╭─ Material provided
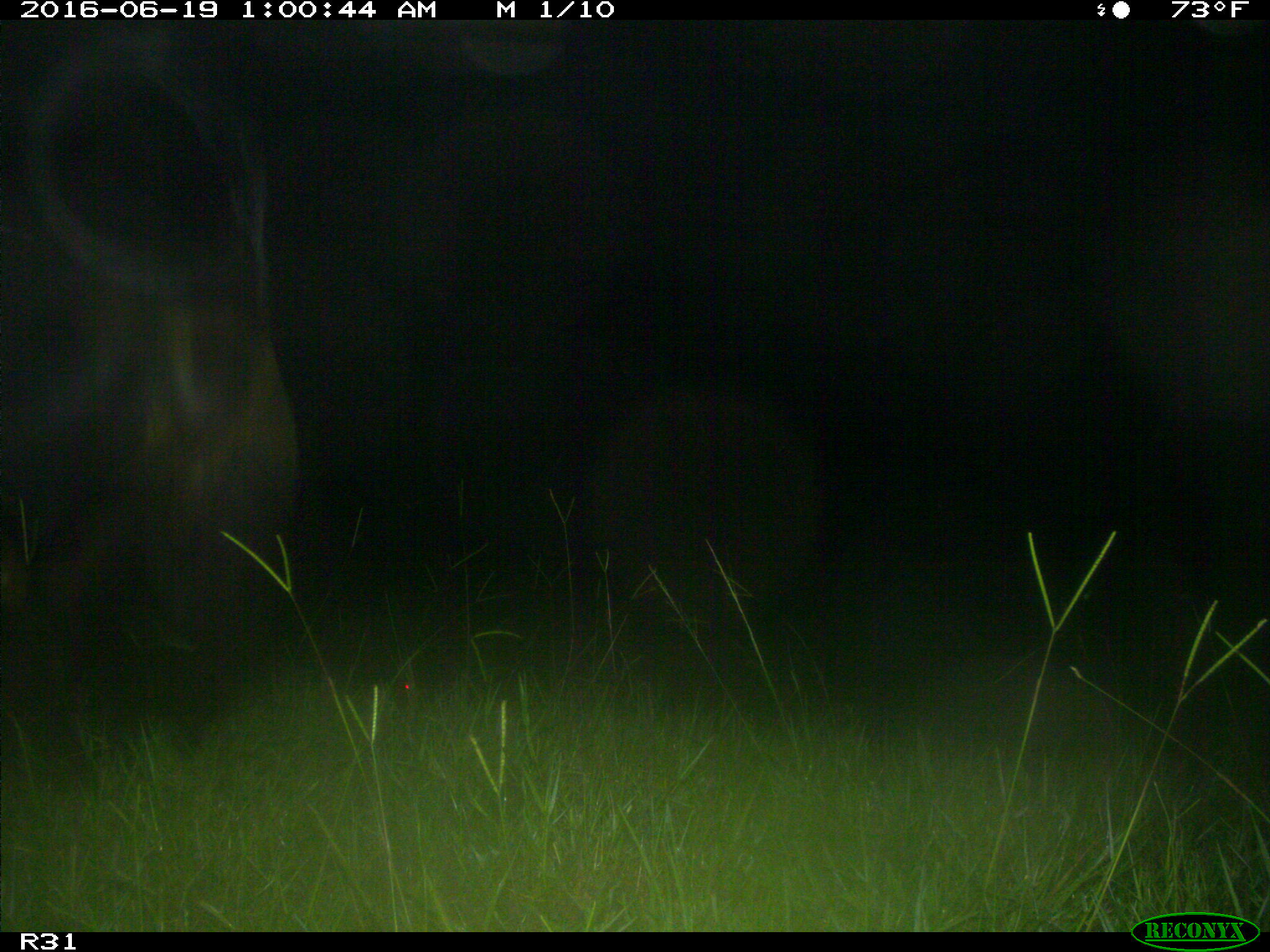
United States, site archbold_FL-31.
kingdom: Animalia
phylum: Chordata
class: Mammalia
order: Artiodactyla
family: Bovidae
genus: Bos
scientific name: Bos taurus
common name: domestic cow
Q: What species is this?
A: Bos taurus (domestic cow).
╰─
Without the pictures, give all of the entries above again exactly.

__Reply to the exercise__:
United States, site archbold_FL-31.
kingdom: Animalia
phylum: Chordata
class: Mammalia
order: Artiodactyla
family: Bovidae
genus: Bos
scientific name: Bos taurus
common name: domestic cow
Q: What species is this?
A: Bos taurus (domestic cow).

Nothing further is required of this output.